Records of spatial reasoning questions
────────────────

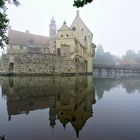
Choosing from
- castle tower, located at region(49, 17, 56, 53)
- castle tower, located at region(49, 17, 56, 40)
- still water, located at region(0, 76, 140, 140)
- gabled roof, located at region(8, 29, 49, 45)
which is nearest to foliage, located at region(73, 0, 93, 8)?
still water, located at region(0, 76, 140, 140)

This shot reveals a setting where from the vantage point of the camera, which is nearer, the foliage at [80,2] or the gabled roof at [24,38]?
the foliage at [80,2]

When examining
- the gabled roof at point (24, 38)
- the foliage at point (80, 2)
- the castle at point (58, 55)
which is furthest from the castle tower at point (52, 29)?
the foliage at point (80, 2)

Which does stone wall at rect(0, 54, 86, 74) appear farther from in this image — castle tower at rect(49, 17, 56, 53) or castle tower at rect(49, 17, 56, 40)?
castle tower at rect(49, 17, 56, 40)

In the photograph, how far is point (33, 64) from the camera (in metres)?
46.0

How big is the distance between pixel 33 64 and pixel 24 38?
981 inches

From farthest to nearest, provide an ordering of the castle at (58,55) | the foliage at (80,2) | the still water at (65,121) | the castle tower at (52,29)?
1. the castle tower at (52,29)
2. the castle at (58,55)
3. the still water at (65,121)
4. the foliage at (80,2)

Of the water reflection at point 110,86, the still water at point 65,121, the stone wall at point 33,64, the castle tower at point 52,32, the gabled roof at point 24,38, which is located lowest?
the still water at point 65,121

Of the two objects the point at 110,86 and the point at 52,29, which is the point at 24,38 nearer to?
the point at 52,29

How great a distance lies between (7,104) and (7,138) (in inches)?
252

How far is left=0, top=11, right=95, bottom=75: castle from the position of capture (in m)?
46.1

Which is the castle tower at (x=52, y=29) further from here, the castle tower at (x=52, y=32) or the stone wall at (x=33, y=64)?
the stone wall at (x=33, y=64)

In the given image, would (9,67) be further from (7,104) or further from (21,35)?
(7,104)

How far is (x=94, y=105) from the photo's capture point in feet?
47.2

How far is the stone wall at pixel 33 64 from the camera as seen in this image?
45.8 m
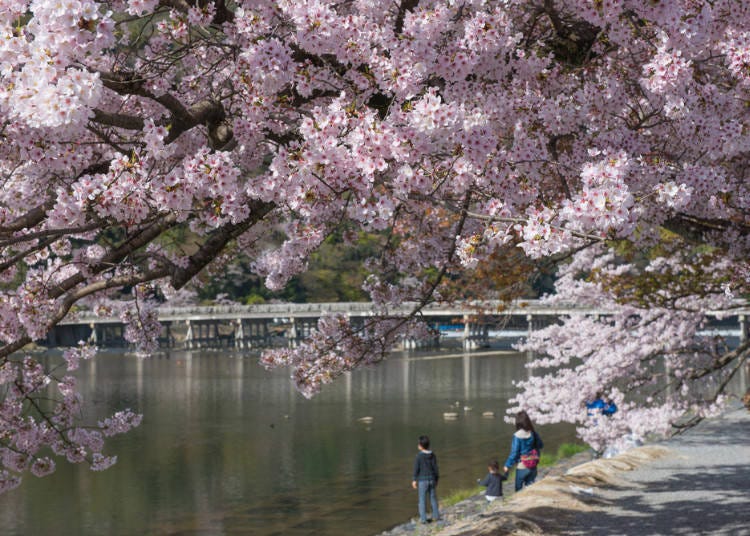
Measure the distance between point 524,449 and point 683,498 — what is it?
2.15 metres

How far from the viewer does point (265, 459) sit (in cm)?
2159

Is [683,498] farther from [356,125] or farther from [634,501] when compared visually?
[356,125]

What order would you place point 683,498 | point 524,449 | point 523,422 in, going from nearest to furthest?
point 683,498 → point 523,422 → point 524,449

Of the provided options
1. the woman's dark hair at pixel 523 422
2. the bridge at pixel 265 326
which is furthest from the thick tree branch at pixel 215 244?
the bridge at pixel 265 326

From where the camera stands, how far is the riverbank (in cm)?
908

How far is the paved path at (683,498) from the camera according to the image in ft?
29.7

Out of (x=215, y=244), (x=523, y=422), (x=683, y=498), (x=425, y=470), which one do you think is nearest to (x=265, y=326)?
(x=425, y=470)

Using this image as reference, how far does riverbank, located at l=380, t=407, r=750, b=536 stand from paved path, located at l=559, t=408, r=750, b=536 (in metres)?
0.01

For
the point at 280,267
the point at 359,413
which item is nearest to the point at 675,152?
the point at 280,267

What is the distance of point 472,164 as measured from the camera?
4.46 metres

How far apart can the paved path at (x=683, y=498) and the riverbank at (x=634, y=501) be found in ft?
0.03

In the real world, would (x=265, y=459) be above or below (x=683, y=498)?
below

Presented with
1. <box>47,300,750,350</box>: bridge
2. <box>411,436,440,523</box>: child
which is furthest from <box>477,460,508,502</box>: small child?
<box>47,300,750,350</box>: bridge

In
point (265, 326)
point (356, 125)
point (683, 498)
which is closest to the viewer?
point (356, 125)
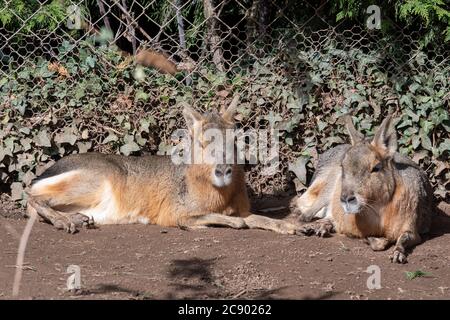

────────────────

DESCRIPTION OF THE TASK:
Render the lines of the entire listing above as a numbered list, skipping blank lines and leaving the pictures out.

SOLUTION FOR THIS TASK:
1. Choosing from
2. - castle tower, located at region(49, 17, 56, 53)
3. - castle tower, located at region(49, 17, 56, 40)
4. - still water, located at region(0, 76, 140, 140)
5. - gabled roof, located at region(8, 29, 49, 45)
6. which is nearest to foliage, located at region(73, 0, 93, 8)?
7. still water, located at region(0, 76, 140, 140)
8. This shot reveals a setting where from the vantage point of the camera, which is nearer, the foliage at [80,2] or the gabled roof at [24,38]?
9. the foliage at [80,2]
10. When examining
11. - the gabled roof at point (24, 38)
12. - the foliage at point (80, 2)
13. - the castle at point (58, 55)
14. which is furthest from the castle tower at point (52, 29)?
15. the foliage at point (80, 2)
16. Which does stone wall at rect(0, 54, 86, 74) appear farther from in this image — castle tower at rect(49, 17, 56, 53) or castle tower at rect(49, 17, 56, 40)?
17. castle tower at rect(49, 17, 56, 40)
18. In the photograph, how far is point (33, 64) from the camera (in metres)?
19. 46.0
20. How big is the distance between pixel 33 64 and pixel 24 38?
21. 981 inches
22. From farthest to nearest, provide an ordering of the castle at (58,55) | the foliage at (80,2) | the still water at (65,121) | the castle tower at (52,29)?
23. 1. the castle tower at (52,29)
24. 2. the castle at (58,55)
25. 3. the still water at (65,121)
26. 4. the foliage at (80,2)
27. Of the water reflection at point 110,86, the still water at point 65,121, the stone wall at point 33,64, the castle tower at point 52,32, the gabled roof at point 24,38, which is located lowest?
28. the still water at point 65,121
29. Of the two objects the point at 110,86 and the point at 52,29, which is the point at 24,38 nearer to?
30. the point at 52,29
31. How great a distance lies between (7,104) and (7,138) (in inches)?
32. 252
33. How far is left=0, top=11, right=95, bottom=75: castle from the position of capture (in m)?
34. 46.1
35. Which is the castle tower at (x=52, y=29) further from here, the castle tower at (x=52, y=32) or the stone wall at (x=33, y=64)?
36. the stone wall at (x=33, y=64)
37. In the given image, would (9,67) be further from (7,104) or further from (21,35)?
38. (7,104)
39. How far is (x=94, y=105) from the photo's capture point in feet?
40. 47.2
41. How far is the stone wall at pixel 33 64 from the camera as seen in this image?
42. 45.8 m
43. Measure the distance between point 524,449 and point 683,498 — what is it?
44. 2.15 metres
45. How far from the viewer does point (265, 459) sit (in cm)?
46. 2159
47. Is [683,498] farther from [356,125] or farther from [634,501] when compared visually?
48. [356,125]
49. What order would you place point 683,498 | point 524,449 | point 523,422 in, going from nearest to furthest?
50. point 683,498 → point 523,422 → point 524,449
51. Of the provided options
52. 1. the woman's dark hair at pixel 523 422
53. 2. the bridge at pixel 265 326
54. which is furthest from the thick tree branch at pixel 215 244?
55. the bridge at pixel 265 326
56. From where the camera stands, how far is the riverbank (in cm)?
57. 908
58. How far is the paved path at (683,498) from the camera according to the image in ft?
59. 29.7
60. Out of (x=215, y=244), (x=523, y=422), (x=683, y=498), (x=425, y=470), which one do you think is nearest to (x=265, y=326)?
61. (x=425, y=470)
62. Using this image as reference, how far does riverbank, located at l=380, t=407, r=750, b=536 stand from paved path, located at l=559, t=408, r=750, b=536 (in metres)?
63. 0.01
64. For
65. the point at 280,267
66. the point at 359,413
67. which item is nearest to the point at 675,152?
68. the point at 280,267
69. What is the distance of point 472,164 as measured from the camera?
70. 4.46 metres
71. How far apart can the paved path at (x=683, y=498) and the riverbank at (x=634, y=501) be found in ft?
72. 0.03
73. In the real world, would (x=265, y=459) be above or below (x=683, y=498)?
74. below
75. Presented with
76. 1. <box>47,300,750,350</box>: bridge
77. 2. <box>411,436,440,523</box>: child
78. which is furthest from <box>477,460,508,502</box>: small child?
79. <box>47,300,750,350</box>: bridge
80. In
81. point (265, 326)
82. point (356, 125)
83. point (683, 498)
84. which is closest to the viewer?
85. point (356, 125)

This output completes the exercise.